Breaking Barriers
For many years when people thought about wrestling, they usually pictured boys on a mat, in a high school gym, sweating and battling. Girls were rarely part of that picture. Being part of this movement has shaped who I am. Looking back at where I started compared to standing on the podium at the state tournament, I feel an overwhelming sense of pride and ownership in this sport.
But over the last decade, women’s wrestling has grown from something people overlooked into one of the fastest growing sports in the United States.
More girls are stepping onto the mat than ever before, schools are creating girls only teams, colleges adding programs, and national and state organizations are finally giving female wrestlers the recognition they deserve. As someone who has been wrestling for five years, won two state titles, traveled across the country for national tournaments, and often been one of the only girls on my team, I’ve watched that growth happen from both the outside and the inside.
Women’s wrestling has not always had the opportunities it has today. For a long time, girls who wanted to wrestle usually had to compete against boys because girls divisions weren’t taken seriously. Sometimes girls divisions didn’t even exist. When I started in middle school I had to wrestle in the boys division because they didn’t recognize girls wrestling at all.
Even though women’s wrestling became an Olympic sport in the 2004 Summer Olympics, it still took years for high schools to start recognizing girls wrestling as its own sport. Recently State athletic associations across the country now sanction girls wrestling championships, and colleges continue adding women’s wrestling programs. Organizations like USA Wrestling and the Wrestle Like A Girl have helped bring more attention and opportunities.
Even with all of this progress, being a girl in wrestling can still feel like stepping into a room where you have to prove yourself before you even touch the mat. I know that because I’ve lived it.
I started wrestling five years ago, not really knowing how much it would change me. At first, I was just learning the basic stances and how exhausting live wrestling could be. I just remember after my first day reminiscing how uncomfortable my body felt.
Because I was usually one of the only girls in the room. Sometimes literally the only one. I trained with boys every day, I often just kept my head down and worked the hardest I could to prove I belonged. But wrestling has a way of showing you who you really are when you’re tired, uncomfortable, and under pressure. Over time, those hard practices turned into confidence.

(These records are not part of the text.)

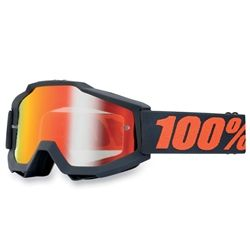 100% Accuri MX Goggles available at Motocrossgiant. Motocrossgiant.com offers a wide selection of motocross gear, cheap bike parts , apparel and accessories with free shipping.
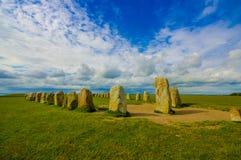 Pedras de Ales em Skane, Suécia fotos de stock royalty free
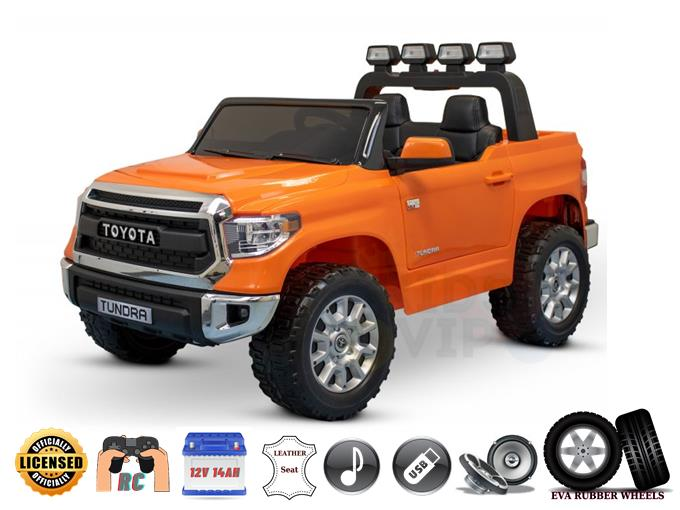 Upgraded Licensed Eva Edition 2 Seater Toyota Tundra Kids Ride On Car / Truck RC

Today, I’m a two time state champion. That still feels kind of crazy to say sometimes, especially when I remember being the younger wrestler who just hoped to survive practice. Winning state didn’t happen because of one perfect season. It came from years of early mornings, weight cuts, tough losses, and learning how to come back stronger.
One of the biggest parts of my journey has been traveling across the country for national tournaments. Competing outside my home state opened my eyes to just how fast women’s wrestling is growing. In those massive arenas, I’ve stood alongside hundreds of girls from every corner of the United States each bringing their own unique styles and competing in diverse weight classes, but all sharing the exact same fierce mindset. Walking into those venues, you can actively feel the culture shift. The sport is changing right before our eyes, and it is becoming something incredibly powerful.
Being one of the only girls on my wrestling team has also shaped who I am. There were times when people underestimated me before a match because they saw a girl. There were times I felt like I had to work twice as hard to earn respect. But instead of letting that discourage me, it pushed me.
The growth of women’s wrestling matters for bigger reasons than medals or titles. It shows that sports don’t belong to one gender. It shows younger girls that toughness and leadership can look different than what people expect. I’ve watched women’s wrestling grow, but I’ve also realized I’m part of that growth too. Every practice, every match, every state title, and every national tournament has made me part of something bigger than myself.
For any girl looking at a sport historically defined by men and wondering if she belongs, the answer is already written in the sweat, the state titles, and the history being made every single day. We can do it too not because we are trying to prove something to the world, but because the strength was already there, just waiting for the whistle to blow.